GIVEN EXERCISE:
Copy each of the following rows word for word, keeping every character and its order unchanged.

SUPPLIED MATERIAL:
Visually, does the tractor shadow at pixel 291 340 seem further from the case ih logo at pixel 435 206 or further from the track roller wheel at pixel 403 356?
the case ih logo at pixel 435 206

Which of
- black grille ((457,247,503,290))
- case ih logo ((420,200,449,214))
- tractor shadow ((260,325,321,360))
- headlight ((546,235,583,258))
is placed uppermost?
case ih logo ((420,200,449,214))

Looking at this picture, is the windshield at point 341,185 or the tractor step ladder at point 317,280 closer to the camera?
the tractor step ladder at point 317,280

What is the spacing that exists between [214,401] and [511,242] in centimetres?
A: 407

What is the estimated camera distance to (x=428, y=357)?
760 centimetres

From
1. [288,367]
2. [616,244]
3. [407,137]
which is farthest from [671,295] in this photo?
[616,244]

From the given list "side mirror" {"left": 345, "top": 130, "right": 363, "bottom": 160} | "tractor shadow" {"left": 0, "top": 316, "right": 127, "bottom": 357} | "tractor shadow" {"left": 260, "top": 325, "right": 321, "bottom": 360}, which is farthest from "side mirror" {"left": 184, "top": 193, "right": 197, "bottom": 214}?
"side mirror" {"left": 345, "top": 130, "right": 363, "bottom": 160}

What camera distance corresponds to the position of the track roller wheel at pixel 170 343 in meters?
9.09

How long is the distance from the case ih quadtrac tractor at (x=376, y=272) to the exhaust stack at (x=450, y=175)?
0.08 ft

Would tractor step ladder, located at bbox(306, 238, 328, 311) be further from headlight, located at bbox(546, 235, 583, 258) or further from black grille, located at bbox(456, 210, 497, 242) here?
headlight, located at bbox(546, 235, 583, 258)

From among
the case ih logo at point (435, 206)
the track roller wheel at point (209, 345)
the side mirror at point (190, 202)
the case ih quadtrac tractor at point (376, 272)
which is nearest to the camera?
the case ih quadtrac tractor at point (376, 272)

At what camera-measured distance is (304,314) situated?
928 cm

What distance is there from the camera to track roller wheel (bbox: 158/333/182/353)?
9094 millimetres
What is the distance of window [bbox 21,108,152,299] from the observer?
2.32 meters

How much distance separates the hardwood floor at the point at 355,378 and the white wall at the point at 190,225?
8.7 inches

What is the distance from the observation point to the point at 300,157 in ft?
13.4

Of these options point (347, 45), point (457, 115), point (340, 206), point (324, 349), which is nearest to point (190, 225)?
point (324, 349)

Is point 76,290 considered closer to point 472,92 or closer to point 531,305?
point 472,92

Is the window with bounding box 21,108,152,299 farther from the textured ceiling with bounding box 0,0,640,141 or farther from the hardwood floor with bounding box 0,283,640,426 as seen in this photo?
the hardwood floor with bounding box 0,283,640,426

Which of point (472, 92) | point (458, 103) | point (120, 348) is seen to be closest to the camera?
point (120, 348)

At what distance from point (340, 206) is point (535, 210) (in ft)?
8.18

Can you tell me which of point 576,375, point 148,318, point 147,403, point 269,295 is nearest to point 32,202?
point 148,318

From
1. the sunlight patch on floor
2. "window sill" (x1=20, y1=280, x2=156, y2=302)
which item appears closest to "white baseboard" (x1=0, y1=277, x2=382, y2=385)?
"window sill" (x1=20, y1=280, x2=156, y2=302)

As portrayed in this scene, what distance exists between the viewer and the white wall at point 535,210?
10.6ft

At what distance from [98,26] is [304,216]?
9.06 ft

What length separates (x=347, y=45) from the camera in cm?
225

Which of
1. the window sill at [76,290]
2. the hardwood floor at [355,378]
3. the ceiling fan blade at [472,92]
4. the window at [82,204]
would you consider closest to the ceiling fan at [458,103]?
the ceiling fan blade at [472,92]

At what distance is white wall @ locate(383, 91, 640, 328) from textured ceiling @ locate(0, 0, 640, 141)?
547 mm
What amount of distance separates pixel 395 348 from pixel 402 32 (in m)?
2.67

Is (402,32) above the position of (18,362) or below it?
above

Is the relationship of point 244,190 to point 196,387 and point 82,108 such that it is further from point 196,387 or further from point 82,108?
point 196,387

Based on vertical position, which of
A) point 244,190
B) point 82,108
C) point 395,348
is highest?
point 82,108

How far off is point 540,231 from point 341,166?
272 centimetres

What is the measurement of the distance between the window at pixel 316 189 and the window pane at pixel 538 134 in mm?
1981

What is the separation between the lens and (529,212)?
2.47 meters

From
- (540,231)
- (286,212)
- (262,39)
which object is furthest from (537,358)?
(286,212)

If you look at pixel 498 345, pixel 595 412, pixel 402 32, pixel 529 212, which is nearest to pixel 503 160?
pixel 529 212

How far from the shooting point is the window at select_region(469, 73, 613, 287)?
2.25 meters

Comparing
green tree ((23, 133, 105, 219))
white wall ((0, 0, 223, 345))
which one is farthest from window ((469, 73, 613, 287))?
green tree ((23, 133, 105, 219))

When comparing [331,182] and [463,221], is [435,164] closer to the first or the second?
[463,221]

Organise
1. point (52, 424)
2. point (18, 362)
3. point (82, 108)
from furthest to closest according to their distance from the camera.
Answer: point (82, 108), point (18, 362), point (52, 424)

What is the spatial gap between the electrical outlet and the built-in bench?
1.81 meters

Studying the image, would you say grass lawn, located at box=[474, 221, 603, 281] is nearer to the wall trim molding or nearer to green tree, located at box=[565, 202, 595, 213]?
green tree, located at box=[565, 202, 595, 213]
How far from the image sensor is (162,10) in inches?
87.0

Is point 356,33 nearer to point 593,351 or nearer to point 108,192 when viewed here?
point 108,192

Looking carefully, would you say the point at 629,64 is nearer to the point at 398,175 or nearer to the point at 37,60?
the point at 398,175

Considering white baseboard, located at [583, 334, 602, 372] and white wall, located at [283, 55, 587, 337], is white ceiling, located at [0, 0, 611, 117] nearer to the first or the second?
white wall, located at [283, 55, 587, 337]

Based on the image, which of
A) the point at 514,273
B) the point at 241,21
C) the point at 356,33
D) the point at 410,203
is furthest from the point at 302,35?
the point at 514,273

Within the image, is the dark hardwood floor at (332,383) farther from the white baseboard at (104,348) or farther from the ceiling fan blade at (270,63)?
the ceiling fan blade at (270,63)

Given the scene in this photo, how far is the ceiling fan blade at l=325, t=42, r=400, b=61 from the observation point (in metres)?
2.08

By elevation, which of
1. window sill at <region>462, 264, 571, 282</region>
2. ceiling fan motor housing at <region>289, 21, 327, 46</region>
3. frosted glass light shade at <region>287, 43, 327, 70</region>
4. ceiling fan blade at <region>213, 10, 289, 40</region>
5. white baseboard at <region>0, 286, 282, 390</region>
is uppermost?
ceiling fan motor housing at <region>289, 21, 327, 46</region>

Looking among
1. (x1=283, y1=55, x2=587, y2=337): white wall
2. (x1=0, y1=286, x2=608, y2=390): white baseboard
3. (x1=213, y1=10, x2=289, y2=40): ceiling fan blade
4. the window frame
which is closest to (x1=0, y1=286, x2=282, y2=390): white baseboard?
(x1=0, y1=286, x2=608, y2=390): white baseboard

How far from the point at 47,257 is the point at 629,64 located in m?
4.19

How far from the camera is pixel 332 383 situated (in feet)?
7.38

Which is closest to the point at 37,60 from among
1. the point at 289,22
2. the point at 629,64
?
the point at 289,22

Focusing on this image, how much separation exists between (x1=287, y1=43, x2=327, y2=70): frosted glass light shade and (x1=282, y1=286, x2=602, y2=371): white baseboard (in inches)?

EXERCISE RESPONSE:
Visually, does the tractor shadow at pixel 291 340 seem further from the case ih logo at pixel 435 206 or further from the track roller wheel at pixel 403 356?
the case ih logo at pixel 435 206

Which of
- black grille ((457,247,503,290))
- case ih logo ((420,200,449,214))
- tractor shadow ((260,325,321,360))
- headlight ((546,235,583,258))
is placed uppermost?
case ih logo ((420,200,449,214))

Looking at this picture, is the windshield at point 341,185 or the tractor step ladder at point 317,280 closer to the camera?
the tractor step ladder at point 317,280

What is the spacing that exists between [214,401] and [511,242] in centimetres?
A: 407

What is the estimated camera distance to (x=428, y=357)?
760 centimetres

From
1. [288,367]
2. [616,244]
3. [407,137]
which is farthest from [671,295] in this photo?
[616,244]

From the given list "side mirror" {"left": 345, "top": 130, "right": 363, "bottom": 160} | "tractor shadow" {"left": 0, "top": 316, "right": 127, "bottom": 357} | "tractor shadow" {"left": 260, "top": 325, "right": 321, "bottom": 360}, which is farthest from "side mirror" {"left": 184, "top": 193, "right": 197, "bottom": 214}?
"side mirror" {"left": 345, "top": 130, "right": 363, "bottom": 160}

What camera distance corresponds to the position of the track roller wheel at pixel 170 343 in meters?
9.09

How long is the distance from the case ih quadtrac tractor at (x=376, y=272) to the exhaust stack at (x=450, y=175)?
0.08 ft

Would tractor step ladder, located at bbox(306, 238, 328, 311) be further from headlight, located at bbox(546, 235, 583, 258) or further from black grille, located at bbox(456, 210, 497, 242) here?
headlight, located at bbox(546, 235, 583, 258)

From among
the case ih logo at point (435, 206)
the track roller wheel at point (209, 345)
the side mirror at point (190, 202)
the case ih quadtrac tractor at point (376, 272)
which is nearest to the camera?
the case ih quadtrac tractor at point (376, 272)

At what camera-measured distance is (304,314) situated?
928 cm

What distance is there from the camera to track roller wheel (bbox: 158/333/182/353)?
9094 millimetres
What is the distance of window [bbox 21,108,152,299] from the observer?
2.32 meters

How much distance separates the hardwood floor at the point at 355,378 and the white wall at the point at 190,225?
8.7 inches

What is the distance from the observation point to the point at 300,157 in ft?
13.4

Of these options point (347, 45), point (457, 115), point (340, 206), point (324, 349), which is nearest to point (190, 225)?
point (324, 349)

Is point 76,290 considered closer to point 472,92 or closer to point 531,305?
point 472,92

Is the window with bounding box 21,108,152,299 farther from the textured ceiling with bounding box 0,0,640,141 or farther from the hardwood floor with bounding box 0,283,640,426 as seen in this photo?
the hardwood floor with bounding box 0,283,640,426

Which of point (472, 92) | point (458, 103) | point (120, 348) is seen to be closest to the camera?
point (120, 348)

At what distance from point (340, 206) is point (535, 210) (in ft)?
8.18

Can you tell me which of point 576,375, point 148,318, point 147,403, point 269,295 is nearest to point 32,202?
point 148,318

From
1. the sunlight patch on floor
2. "window sill" (x1=20, y1=280, x2=156, y2=302)
which item appears closest to "white baseboard" (x1=0, y1=277, x2=382, y2=385)?
"window sill" (x1=20, y1=280, x2=156, y2=302)

As portrayed in this scene, what distance exists between the viewer and the white wall at point 535,210?
10.6ft

At what distance from [98,26] is [304,216]?
9.06 ft

What length separates (x=347, y=45) from the camera in cm?
225

Which of
1. the window sill at [76,290]
2. the hardwood floor at [355,378]
3. the ceiling fan blade at [472,92]
4. the window at [82,204]
would you consider closest to the ceiling fan at [458,103]?
the ceiling fan blade at [472,92]

At what distance is white wall @ locate(383, 91, 640, 328) from textured ceiling @ locate(0, 0, 640, 141)?
547 mm
What amount of distance separates pixel 395 348 from pixel 402 32 (in m)?
2.67

Is (402,32) above the position of (18,362) or below it?
above

Is the relationship of point 244,190 to point 196,387 and point 82,108 such that it is further from point 196,387 or further from point 82,108?
point 196,387

Based on vertical position, which of
A) point 244,190
B) point 82,108
C) point 395,348
is highest?
point 82,108

How far off is point 540,231 from point 341,166?
272 centimetres

What is the measurement of the distance between the window at pixel 316 189 and the window pane at pixel 538 134 in mm?
1981

What is the separation between the lens and (529,212)?
2.47 meters

From
- (540,231)
- (286,212)
- (262,39)
which object is furthest from (537,358)?
(286,212)

If you look at pixel 498 345, pixel 595 412, pixel 402 32, pixel 529 212, which is nearest to pixel 503 160?
pixel 529 212

How far from the shooting point is the window at select_region(469, 73, 613, 287)?
2.25 meters

Comparing
green tree ((23, 133, 105, 219))
white wall ((0, 0, 223, 345))
which one is farthest from window ((469, 73, 613, 287))?
green tree ((23, 133, 105, 219))

When comparing [331,182] and [463,221], is [435,164] closer to the first or the second?
[463,221]

Organise
1. point (52, 424)
2. point (18, 362)
3. point (82, 108)
from furthest to closest according to their distance from the camera.
Answer: point (82, 108), point (18, 362), point (52, 424)

What is the spatial gap between the electrical outlet and the built-in bench?
1.81 meters

Studying the image, would you say grass lawn, located at box=[474, 221, 603, 281] is nearer to the wall trim molding or nearer to green tree, located at box=[565, 202, 595, 213]?
green tree, located at box=[565, 202, 595, 213]
How far from the image sensor is (162,10) in inches?
87.0

Is point 356,33 nearer to point 593,351 or nearer to point 108,192 when viewed here?
point 108,192

Looking carefully, would you say the point at 629,64 is nearer to the point at 398,175 or nearer to the point at 37,60?
the point at 398,175

Considering white baseboard, located at [583, 334, 602, 372] and white wall, located at [283, 55, 587, 337], is white ceiling, located at [0, 0, 611, 117] nearer to the first or the second?
white wall, located at [283, 55, 587, 337]

Based on the image, which of
A) the point at 514,273
B) the point at 241,21
C) the point at 356,33
D) the point at 410,203
is furthest from the point at 302,35?
the point at 514,273

Within the image, is the dark hardwood floor at (332,383) farther from the white baseboard at (104,348) or farther from the ceiling fan blade at (270,63)?
the ceiling fan blade at (270,63)

Given the scene in this photo, how far is the ceiling fan blade at l=325, t=42, r=400, b=61 from the observation point (in metres)?
2.08

By elevation, which of
1. window sill at <region>462, 264, 571, 282</region>
2. ceiling fan motor housing at <region>289, 21, 327, 46</region>
3. frosted glass light shade at <region>287, 43, 327, 70</region>
4. ceiling fan blade at <region>213, 10, 289, 40</region>
5. white baseboard at <region>0, 286, 282, 390</region>
is uppermost?
ceiling fan motor housing at <region>289, 21, 327, 46</region>

Looking among
1. (x1=283, y1=55, x2=587, y2=337): white wall
2. (x1=0, y1=286, x2=608, y2=390): white baseboard
3. (x1=213, y1=10, x2=289, y2=40): ceiling fan blade
4. the window frame
which is closest to (x1=0, y1=286, x2=282, y2=390): white baseboard?
(x1=0, y1=286, x2=608, y2=390): white baseboard

How far from the point at 47,257 is the point at 629,64 located in m?
4.19

How far from the camera is pixel 332 383 situated (in feet)?
7.38

Which is closest to the point at 37,60 from among
1. the point at 289,22
2. the point at 629,64
?
the point at 289,22

Focusing on this image, how much separation exists between (x1=287, y1=43, x2=327, y2=70): frosted glass light shade and (x1=282, y1=286, x2=602, y2=371): white baseboard (in inches)?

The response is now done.